Les architectes ne furent certainement pas les seuls décisionnaires en ce qui concerne le choix des artistes. Les sociétés d’artistes, comme la Société de saint Jean, ou l’Arche, eurent certainement un rôle dans ce choix. C’est moins vrai en ce qui concerne les Ateliers d’art sacré, contrairement à une idée assez répandue.

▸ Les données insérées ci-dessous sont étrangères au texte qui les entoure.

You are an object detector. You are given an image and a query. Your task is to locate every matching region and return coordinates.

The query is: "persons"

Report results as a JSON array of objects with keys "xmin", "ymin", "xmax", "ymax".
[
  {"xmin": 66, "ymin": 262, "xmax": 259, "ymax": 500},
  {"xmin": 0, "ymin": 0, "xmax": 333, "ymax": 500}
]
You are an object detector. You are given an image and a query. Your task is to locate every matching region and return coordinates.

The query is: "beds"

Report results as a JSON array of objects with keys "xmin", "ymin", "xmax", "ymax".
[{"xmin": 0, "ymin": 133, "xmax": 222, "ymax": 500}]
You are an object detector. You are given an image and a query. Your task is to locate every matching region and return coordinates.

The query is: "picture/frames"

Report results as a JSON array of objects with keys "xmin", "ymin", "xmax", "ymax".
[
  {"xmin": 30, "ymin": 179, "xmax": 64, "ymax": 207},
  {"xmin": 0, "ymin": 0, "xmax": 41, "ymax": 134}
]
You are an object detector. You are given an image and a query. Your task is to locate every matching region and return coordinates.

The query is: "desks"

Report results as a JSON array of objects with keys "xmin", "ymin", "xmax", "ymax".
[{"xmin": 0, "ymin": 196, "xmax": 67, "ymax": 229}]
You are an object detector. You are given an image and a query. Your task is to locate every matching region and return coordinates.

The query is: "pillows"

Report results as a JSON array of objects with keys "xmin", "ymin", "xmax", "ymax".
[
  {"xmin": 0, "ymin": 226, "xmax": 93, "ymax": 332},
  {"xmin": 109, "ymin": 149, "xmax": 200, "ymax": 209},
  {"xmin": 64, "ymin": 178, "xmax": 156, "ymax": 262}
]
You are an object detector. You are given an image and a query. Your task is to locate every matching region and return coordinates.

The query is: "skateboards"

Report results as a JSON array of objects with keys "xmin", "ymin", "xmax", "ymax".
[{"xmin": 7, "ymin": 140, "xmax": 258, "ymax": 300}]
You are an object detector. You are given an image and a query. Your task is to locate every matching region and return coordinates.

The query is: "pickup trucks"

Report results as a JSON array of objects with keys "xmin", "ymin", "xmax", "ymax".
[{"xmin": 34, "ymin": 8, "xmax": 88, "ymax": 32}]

Mais Droz et Marrast furent néanmoins impliqués dans la désignation des artistes, et encore plus dans la définition de leurs projets de décor.
Si les autres artistes, et en particulier le fresquiste Henri Marret et le sculpteur Carlo Sarrabezolles, manifestèrent en permanence une volonté de collaboration très étroite, surtout avec Marrast qui assura de très près le suivi du chantier, en ce qui concerne Denis, les architectes connurent quelques épisodes plus difficiles, qui frôlèrent même la rupture.